The fifteen year old was smiling beautifully, whispering things to make us all laugh the way she always does; Born to bring delight.
The sixteen year old, smiling gently. Glowing. Glistening.
In her smile I see she has grown and healed so much, and even though the recent years tried to break her, her face was proof they did not.
My eleven year old’s profile flashed glimpses of the young woman she is on the way to becoming: Strong, fierce, and unstoppable.
My mom always says each girl is a different facet of me,
and in that moment, in that way, as the clouds passed the sun, and the grass swayed,
I felt eternal.
In that moment, I hovered above the same delivery room I had given birth to every daughter in, the same room where my granddaughter was born, and saw what each baby girl I’d been handed had become.
The way we were arranged reminded me of all the tables we’ve sat around,
bath times I’ve spent hunched over a tub.

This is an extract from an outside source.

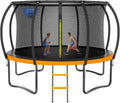 Kiivakii Trampoline 8FT 10FT 12FT 14FT 16FT, Outdoor Trampolines for Kids and Adults, Recreational Trampoline with Enclosure Net & Ladder, Round Trampolines ASTM Approved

Their skin in the sunlight glowed the same way it did on countless days at the park as they would come near again on a swing, grinning,
“Higher, Mama! Higher!”
and I would reach up, grin back, and push them.
Every pose was like a new melody to a whole other song.
Each girl alone with me,
The girls with just their dad,
Now with the baby, too,
“Now just the four girls standing all together!”
(That song is one that involves a most-pit)
That day in the park that everyone had sighed over,
and narrowly escaped starving through (to hear them speak of), to me, felt like the ultimate gift of love:
The chance to see my family from a distance: The way an artist does with a painting once they’re done.
I saw so much more than us all in dress clothes on a walking-path.
I saw the essence of us.
I swirled with the breeze through a lifetime of memories of raising these daughters, and,
once again, I brushed the cheek of each precious, unique one.
One day my children will hold those very pictures, long after I’m gone, and maybe then they will know why I begged them to stand right there for a second in that light, with that same look.
I hope one day they understand why, out of all the wishes I had for a birthday,
freezing time for a moment was my very top one.
Maybe then they will have their own children they are loving through a difficult stage,
and they will see that sometimes a picture can remind you to keep going;
Your story has only just begun.
Maybe they, too, will have a lot of eyes always rolled at them, and will need something to hold that whispers that there is a purpose behind sticking through every difficult night, every battle;
And maybe then,
when they, too, are standing in the place where I stood,
they will understand that, sometimes a mother sees the picture from far away.
Often a mother floats somewhere above.